Each entry must appear in the answer exactly as written.

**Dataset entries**
:::
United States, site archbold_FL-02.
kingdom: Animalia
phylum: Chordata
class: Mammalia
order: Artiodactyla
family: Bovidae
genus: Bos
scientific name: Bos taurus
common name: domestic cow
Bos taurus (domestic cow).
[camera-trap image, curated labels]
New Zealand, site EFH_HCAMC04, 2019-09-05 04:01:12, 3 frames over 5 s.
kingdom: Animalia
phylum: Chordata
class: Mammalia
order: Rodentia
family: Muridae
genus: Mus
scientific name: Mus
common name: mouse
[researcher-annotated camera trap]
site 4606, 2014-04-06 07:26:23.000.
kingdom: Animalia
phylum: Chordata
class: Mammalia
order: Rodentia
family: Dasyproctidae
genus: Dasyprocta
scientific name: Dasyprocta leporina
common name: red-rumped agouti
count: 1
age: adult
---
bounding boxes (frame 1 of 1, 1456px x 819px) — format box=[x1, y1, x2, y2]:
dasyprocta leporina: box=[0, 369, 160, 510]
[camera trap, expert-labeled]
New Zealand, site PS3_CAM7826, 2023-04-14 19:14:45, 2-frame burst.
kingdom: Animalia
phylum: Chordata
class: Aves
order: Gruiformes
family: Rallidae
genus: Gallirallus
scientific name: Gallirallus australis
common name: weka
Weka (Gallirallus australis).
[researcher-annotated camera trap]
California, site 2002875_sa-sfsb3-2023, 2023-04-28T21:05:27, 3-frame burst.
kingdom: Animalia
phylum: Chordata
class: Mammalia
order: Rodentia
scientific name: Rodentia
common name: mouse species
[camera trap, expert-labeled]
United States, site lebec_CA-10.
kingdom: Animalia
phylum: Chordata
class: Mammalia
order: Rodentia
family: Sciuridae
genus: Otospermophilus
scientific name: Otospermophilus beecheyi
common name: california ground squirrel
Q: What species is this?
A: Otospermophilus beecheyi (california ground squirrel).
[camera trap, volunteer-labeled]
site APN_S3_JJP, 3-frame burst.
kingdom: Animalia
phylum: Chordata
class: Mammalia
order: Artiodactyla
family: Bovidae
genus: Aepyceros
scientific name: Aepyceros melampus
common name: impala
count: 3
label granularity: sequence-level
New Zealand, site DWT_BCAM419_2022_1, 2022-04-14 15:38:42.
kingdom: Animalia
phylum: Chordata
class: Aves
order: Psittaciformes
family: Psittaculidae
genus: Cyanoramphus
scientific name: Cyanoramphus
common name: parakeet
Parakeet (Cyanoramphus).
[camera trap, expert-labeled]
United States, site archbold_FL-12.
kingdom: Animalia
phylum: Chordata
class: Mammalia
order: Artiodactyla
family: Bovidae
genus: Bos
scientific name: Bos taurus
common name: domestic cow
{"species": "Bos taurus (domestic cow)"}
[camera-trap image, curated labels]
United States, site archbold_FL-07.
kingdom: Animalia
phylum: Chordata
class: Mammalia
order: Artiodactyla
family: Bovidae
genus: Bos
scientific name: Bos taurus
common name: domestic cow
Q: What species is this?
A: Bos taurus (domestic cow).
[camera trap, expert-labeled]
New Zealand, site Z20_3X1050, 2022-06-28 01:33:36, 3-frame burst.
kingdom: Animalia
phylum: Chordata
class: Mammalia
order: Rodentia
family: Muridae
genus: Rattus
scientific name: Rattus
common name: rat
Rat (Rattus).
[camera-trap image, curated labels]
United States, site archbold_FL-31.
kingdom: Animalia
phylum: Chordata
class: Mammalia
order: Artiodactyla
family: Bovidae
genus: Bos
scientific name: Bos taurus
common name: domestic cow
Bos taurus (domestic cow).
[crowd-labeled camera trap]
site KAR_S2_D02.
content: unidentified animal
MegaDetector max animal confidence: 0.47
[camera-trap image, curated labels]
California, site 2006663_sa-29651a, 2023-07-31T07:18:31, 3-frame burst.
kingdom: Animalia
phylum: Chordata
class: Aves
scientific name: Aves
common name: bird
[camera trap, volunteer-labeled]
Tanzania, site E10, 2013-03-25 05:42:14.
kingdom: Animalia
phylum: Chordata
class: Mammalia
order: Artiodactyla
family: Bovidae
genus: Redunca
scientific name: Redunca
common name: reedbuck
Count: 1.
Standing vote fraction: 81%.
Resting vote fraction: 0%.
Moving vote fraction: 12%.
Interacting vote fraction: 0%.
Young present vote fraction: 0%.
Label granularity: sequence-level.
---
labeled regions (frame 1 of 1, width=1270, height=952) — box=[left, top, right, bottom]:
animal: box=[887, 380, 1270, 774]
:::
**Response below**
United States, site archbold_FL-02.
kingdom: Animalia
phylum: Chordata
class: Mammalia
order: Artiodactyla
family: Bovidae
genus: Bos
scientific name: Bos taurus
common name: domestic cow
Bos taurus (domestic cow).
[camera-trap image, curated labels]
New Zealand, site EFH_HCAMC04, 2019-09-05 04:01:12, 3 frames over 5 s.
kingdom: Animalia
phylum: Chordata
class: Mammalia
order: Rodentia
family: Muridae
genus: Mus
scientific name: Mus
common name: mouse
[researcher-annotated camera trap]
site 4606, 2014-04-06 07:26:23.000.
kingdom: Animalia
phylum: Chordata
class: Mammalia
order: Rodentia
family: Dasyproctidae
genus: Dasyprocta
scientific name: Dasyprocta leporina
common name: red-rumped agouti
count: 1
age: adult
---
bounding boxes (frame 1 of 1, 1456px x 819px) — format box=[x1, y1, x2, y2]:
dasyprocta leporina: box=[0, 369, 160, 510]
[camera trap, expert-labeled]
New Zealand, site PS3_CAM7826, 2023-04-14 19:14:45, 2-frame burst.
kingdom: Animalia
phylum: Chordata
class: Aves
order: Gruiformes
family: Rallidae
genus: Gallirallus
scientific name: Gallirallus australis
common name: weka
Weka (Gallirallus australis).
[researcher-annotated camera trap]
California, site 2002875_sa-sfsb3-2023, 2023-04-28T21:05:27, 3-frame burst.
kingdom: Animalia
phylum: Chordata
class: Mammalia
order: Rodentia
scientific name: Rodentia
common name: mouse species
[camera trap, expert-labeled]
United States, site lebec_CA-10.
kingdom: Animalia
phylum: Chordata
class: Mammalia
order: Rodentia
family: Sciuridae
genus: Otospermophilus
scientific name: Otospermophilus beecheyi
common name: california ground squirrel
Q: What species is this?
A: Otospermophilus beecheyi (california ground squirrel).
[camera trap, volunteer-labeled]
site APN_S3_JJP, 3-frame burst.
kingdom: Animalia
phylum: Chordata
class: Mammalia
order: Artiodactyla
family: Bovidae
genus: Aepyceros
scientific name: Aepyceros melampus
common name: impala
count: 3
label granularity: sequence-level
New Zealand, site DWT_BCAM419_2022_1, 2022-04-14 15:38:42.
kingdom: Animalia
phylum: Chordata
class: Aves
order: Psittaciformes
family: Psittaculidae
genus: Cyanoramphus
scientific name: Cyanoramphus
common name: parakeet
Parakeet (Cyanoramphus).
[camera trap, expert-labeled]
United States, site archbold_FL-12.
kingdom: Animalia
phylum: Chordata
class: Mammalia
order: Artiodactyla
family: Bovidae
genus: Bos
scientific name: Bos taurus
common name: domestic cow
{"species": "Bos taurus (domestic cow)"}
[camera-trap image, curated labels]
United States, site archbold_FL-07.
kingdom: Animalia
phylum: Chordata
class: Mammalia
order: Artiodactyla
family: Bovidae
genus: Bos
scientific name: Bos taurus
common name: domestic cow
Q: What species is this?
A: Bos taurus (domestic cow).
[camera trap, expert-labeled]
New Zealand, site Z20_3X1050, 2022-06-28 01:33:36, 3-frame burst.
kingdom: Animalia
phylum: Chordata
class: Mammalia
order: Rodentia
family: Muridae
genus: Rattus
scientific name: Rattus
common name: rat
Rat (Rattus).
[camera-trap image, curated labels]
United States, site archbold_FL-31.
kingdom: Animalia
phylum: Chordata
class: Mammalia
order: Artiodactyla
family: Bovidae
genus: Bos
scientific name: Bos taurus
common name: domestic cow
Bos taurus (domestic cow).
[crowd-labeled camera trap]
site KAR_S2_D02.
content: unidentified animal
MegaDetector max animal confidence: 0.47
[camera-trap image, curated labels]
California, site 2006663_sa-29651a, 2023-07-31T07:18:31, 3-frame burst.
kingdom: Animalia
phylum: Chordata
class: Aves
scientific name: Aves
common name: bird
[camera trap, volunteer-labeled]
Tanzania, site E10, 2013-03-25 05:42:14.
kingdom: Animalia
phylum: Chordata
class: Mammalia
order: Artiodactyla
family: Bovidae
genus: Redunca
scientific name: Redunca
common name: reedbuck
Count: 1.
Standing vote fraction: 81%.
Resting vote fraction: 0%.
Moving vote fraction: 12%.
Interacting vote fraction: 0%.
Young present vote fraction: 0%.
Label granularity: sequence-level.
---
labeled regions (frame 1 of 1, width=1270, height=952) — box=[left, top, right, bottom]:
animal: box=[887, 380, 1270, 774]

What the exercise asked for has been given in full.